The consumer price index fell 0.1% from the prior month after a 0.8% drop in April that was the biggest since 2008, Labor Department figures showed Wednesday. The gauge increased 0.1% from a year earlier following a 0.3% gain in the year through April.
The core CPI, which excludes volatile food and fuel costs, also fell 0.1% from the prior month after a 0.4% decrease in April. Consumer inflation by that measure rose 1.2% from the prior year, the smallest advance since 2011, following 1.4% in April.
The third month of falling prices could spur concern about the risk of deflation as the U.S. economy begins recovering from the Covid-19 recession. At the same time, with states relaxing restrictions and stay-athome orders, prices stand to increase with the pickup in demand for goods and services.
The Federal Reserve -- which targets 2% inflation based on a separate Commerce Department measure -often looks to the core index for a better gauge of underlying price trends, and those costs have also declined three consecutive months.

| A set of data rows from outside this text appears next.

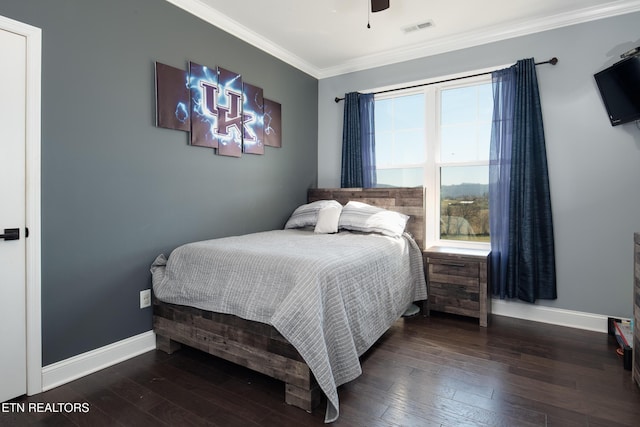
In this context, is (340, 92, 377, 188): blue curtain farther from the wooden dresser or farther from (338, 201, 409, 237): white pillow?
the wooden dresser

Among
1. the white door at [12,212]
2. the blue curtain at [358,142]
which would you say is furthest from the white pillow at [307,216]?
the white door at [12,212]

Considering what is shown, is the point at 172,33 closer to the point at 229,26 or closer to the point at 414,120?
the point at 229,26

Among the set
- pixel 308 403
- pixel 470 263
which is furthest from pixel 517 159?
pixel 308 403

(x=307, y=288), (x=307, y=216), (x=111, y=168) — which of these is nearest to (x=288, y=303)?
(x=307, y=288)

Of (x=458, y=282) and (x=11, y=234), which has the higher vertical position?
(x=11, y=234)

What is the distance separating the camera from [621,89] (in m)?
2.63

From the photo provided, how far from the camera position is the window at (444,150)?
338 centimetres

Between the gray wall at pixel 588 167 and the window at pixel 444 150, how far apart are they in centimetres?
53

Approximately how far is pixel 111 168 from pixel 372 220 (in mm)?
2041

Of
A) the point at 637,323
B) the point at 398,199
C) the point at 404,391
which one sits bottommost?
the point at 404,391

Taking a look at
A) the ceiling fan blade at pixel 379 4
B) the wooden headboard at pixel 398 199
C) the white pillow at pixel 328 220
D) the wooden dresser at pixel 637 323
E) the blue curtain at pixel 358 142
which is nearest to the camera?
the wooden dresser at pixel 637 323

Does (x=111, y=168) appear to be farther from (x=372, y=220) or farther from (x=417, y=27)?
(x=417, y=27)

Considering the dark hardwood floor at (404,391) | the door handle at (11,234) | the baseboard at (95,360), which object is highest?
the door handle at (11,234)

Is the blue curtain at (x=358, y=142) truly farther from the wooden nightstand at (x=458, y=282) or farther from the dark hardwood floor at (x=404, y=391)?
the dark hardwood floor at (x=404, y=391)
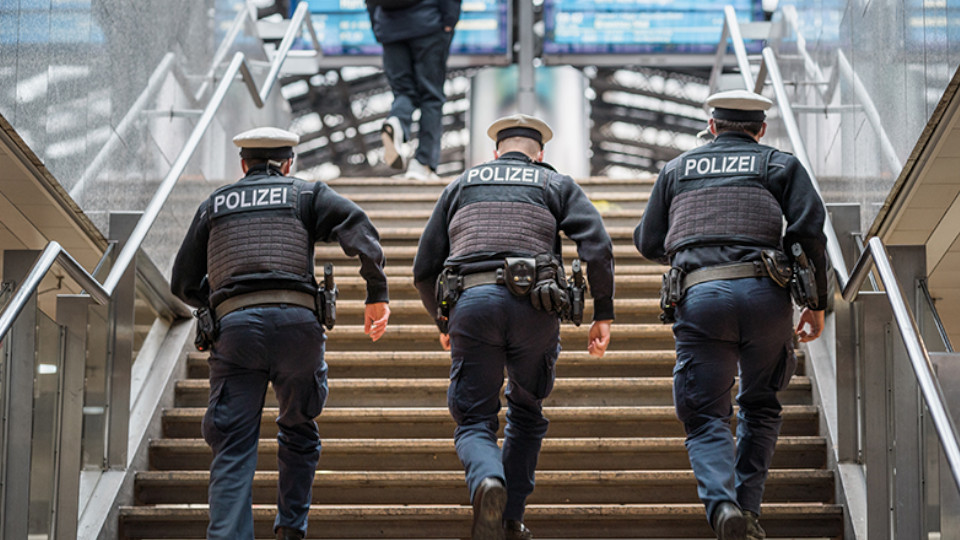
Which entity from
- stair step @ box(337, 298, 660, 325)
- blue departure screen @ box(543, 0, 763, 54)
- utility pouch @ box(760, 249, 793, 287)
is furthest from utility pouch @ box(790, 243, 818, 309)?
blue departure screen @ box(543, 0, 763, 54)

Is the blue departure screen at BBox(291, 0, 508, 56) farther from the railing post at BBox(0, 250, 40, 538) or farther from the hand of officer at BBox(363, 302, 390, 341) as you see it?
the railing post at BBox(0, 250, 40, 538)

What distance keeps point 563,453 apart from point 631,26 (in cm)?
728

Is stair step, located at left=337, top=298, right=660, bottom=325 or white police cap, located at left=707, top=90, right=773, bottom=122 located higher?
white police cap, located at left=707, top=90, right=773, bottom=122

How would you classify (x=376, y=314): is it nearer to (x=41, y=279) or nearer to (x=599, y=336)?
(x=599, y=336)

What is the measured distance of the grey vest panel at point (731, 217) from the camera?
533cm

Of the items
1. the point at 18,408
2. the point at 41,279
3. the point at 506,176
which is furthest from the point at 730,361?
the point at 18,408

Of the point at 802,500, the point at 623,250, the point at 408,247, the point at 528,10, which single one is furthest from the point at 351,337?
the point at 528,10

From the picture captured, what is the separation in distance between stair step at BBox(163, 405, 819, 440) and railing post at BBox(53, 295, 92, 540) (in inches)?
51.2

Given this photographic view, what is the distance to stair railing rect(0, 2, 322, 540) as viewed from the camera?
495 cm

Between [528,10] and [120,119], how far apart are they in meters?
6.62

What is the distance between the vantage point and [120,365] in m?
6.20

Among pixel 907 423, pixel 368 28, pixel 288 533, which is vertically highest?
pixel 368 28

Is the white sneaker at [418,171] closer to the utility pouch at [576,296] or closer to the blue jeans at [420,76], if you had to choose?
the blue jeans at [420,76]

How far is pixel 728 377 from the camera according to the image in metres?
5.22
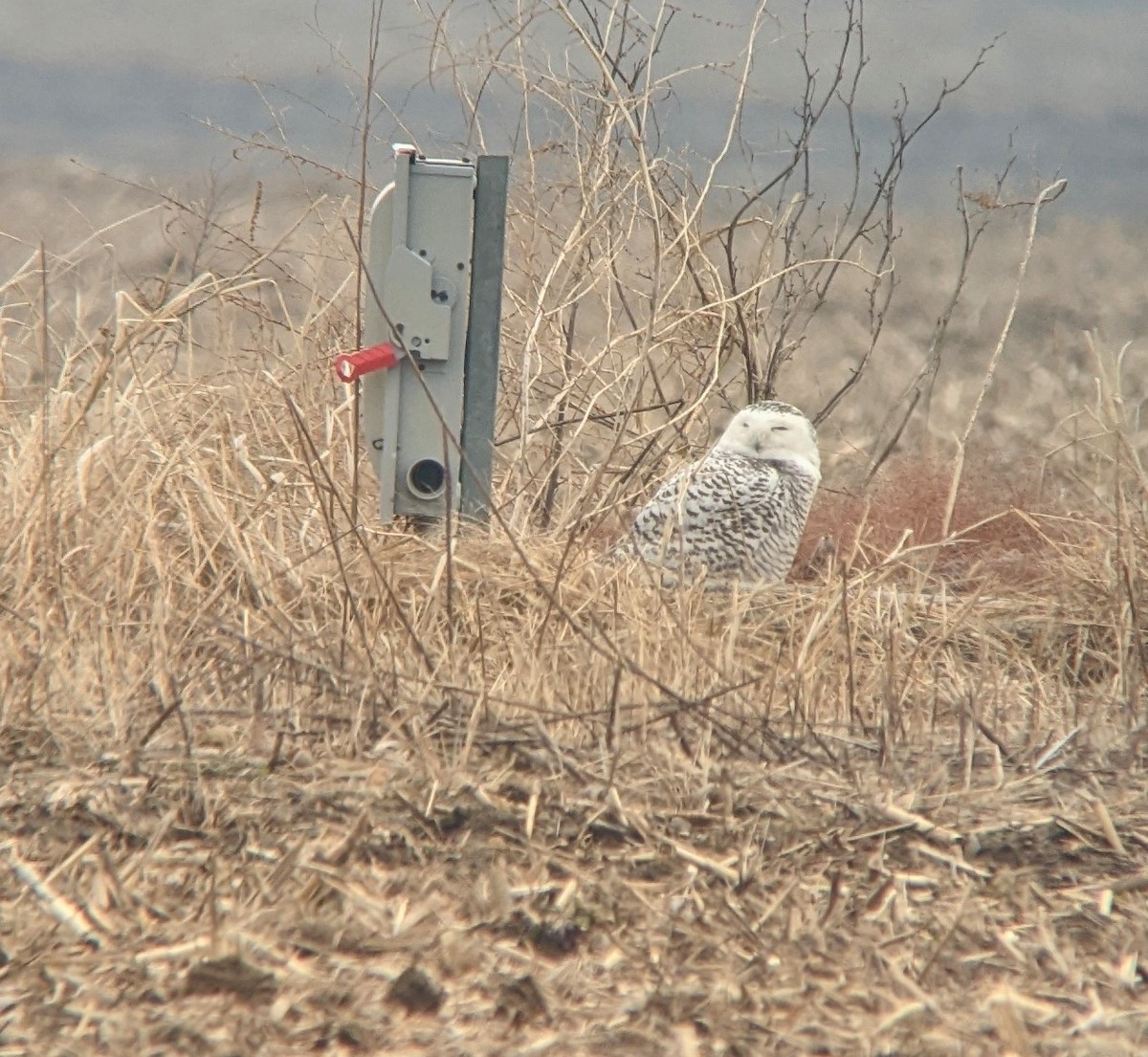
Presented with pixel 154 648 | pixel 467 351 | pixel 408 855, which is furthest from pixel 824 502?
pixel 408 855

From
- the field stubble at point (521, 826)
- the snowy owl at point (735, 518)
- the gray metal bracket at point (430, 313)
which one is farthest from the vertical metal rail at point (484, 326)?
the field stubble at point (521, 826)

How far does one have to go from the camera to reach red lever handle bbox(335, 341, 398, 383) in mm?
3373

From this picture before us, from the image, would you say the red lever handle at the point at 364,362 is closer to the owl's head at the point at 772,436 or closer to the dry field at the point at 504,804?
the dry field at the point at 504,804

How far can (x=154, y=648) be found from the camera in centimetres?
257

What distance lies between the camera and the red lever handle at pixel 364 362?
3373 millimetres

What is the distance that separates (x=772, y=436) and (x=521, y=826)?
8.18 ft

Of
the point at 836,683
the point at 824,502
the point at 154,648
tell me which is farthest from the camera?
the point at 824,502

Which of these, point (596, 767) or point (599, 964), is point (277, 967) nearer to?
point (599, 964)

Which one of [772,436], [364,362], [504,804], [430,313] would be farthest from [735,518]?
[504,804]

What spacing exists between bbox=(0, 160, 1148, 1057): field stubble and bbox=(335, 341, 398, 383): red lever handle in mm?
414

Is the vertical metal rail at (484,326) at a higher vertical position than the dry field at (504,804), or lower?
higher

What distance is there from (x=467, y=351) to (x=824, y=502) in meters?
2.29

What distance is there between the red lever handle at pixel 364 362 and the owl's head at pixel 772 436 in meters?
1.22

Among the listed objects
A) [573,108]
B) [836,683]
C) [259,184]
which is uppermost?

Complicating the inflation figures is the fact that Americans have drastically curtailed purchases of some key elements of the index, such as air travel and clothing, while auto-insurance companies slashed premiums on account of fewer car trips. That’s made the CPI less representative of the prices consumers are experiencing on a day-to-day basis during the pandemic. Weightings of various items were largely little changed in the latest report.